L’histoire se ferme quand Kate renonce à sa mission et décide de retourner à Boston, près des siens, et quand Dorra retrouve son instinct de vie, selon la métaphore de l’arbre, où, quand on en abat un vieux, on en replante un  jeune. Elle finira par accepter cet enfant qu’elle n’a pas choisi. Dans le tableau final, quelques pierres tombent, les unes après les autres, symbole d’un monde balkan qui s’effondre.
Ecrite en 96, La femme comme un champ de bataille, sous-titrée Du sexe de la femme comme champ de bataille dans la guerre en Bosnie, inspirée du drame bosniaque, reste une œuvre de fiction, dit l’auteur, même si elle s’est inspirée de témoignages issus de la réalité. Né en Roumanie, auteur prolixe, Visniec a souvent écrit à chaud, et puisé dans l’actualité politique et sociale.
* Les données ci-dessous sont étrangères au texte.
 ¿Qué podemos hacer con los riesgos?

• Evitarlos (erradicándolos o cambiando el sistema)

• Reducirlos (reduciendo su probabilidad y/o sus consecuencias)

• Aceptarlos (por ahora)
Bea Gerzsenyi, créatrice de la compagnie Faut Plancher, a été l’assistante de Tamás Ascher au Théâtre Katona de Budapest, elle a accompagné Josef Nadj, monté  Jean Genet et Elfriede Jelinek. Et  son  travail porte sur la question de la distance et de l’expression de la douleur et de la désespérance.
Quel degré de souffrance (au même titre qu’un degré Fahrenheit) peut-on s’autoriser à montrer et comment la partager ? La relation entre ces deux femmes, blessées, oscille entre pudeur et exacerbation, mais en dépit de sa tension extrême, reste juste. La mise en scène et la direction d’acteurs, sobres et précises,  s’inscrivent dans cette justesse de ton et les deux actrices ont une présence qui reste chargée de leurs non-dits.

Dorra, (Vasiliki Georgikopoulou), au seuil de la folie, malgré une intégrité physique et morale brisée  et Kate, (Simone Keresztes) meurtrie, mais forte de son expérience, essayent de se reconstruire. Au-delà de la Bosnie, elles nous parlent d’aujourd’hui, et d’autres régions du monde.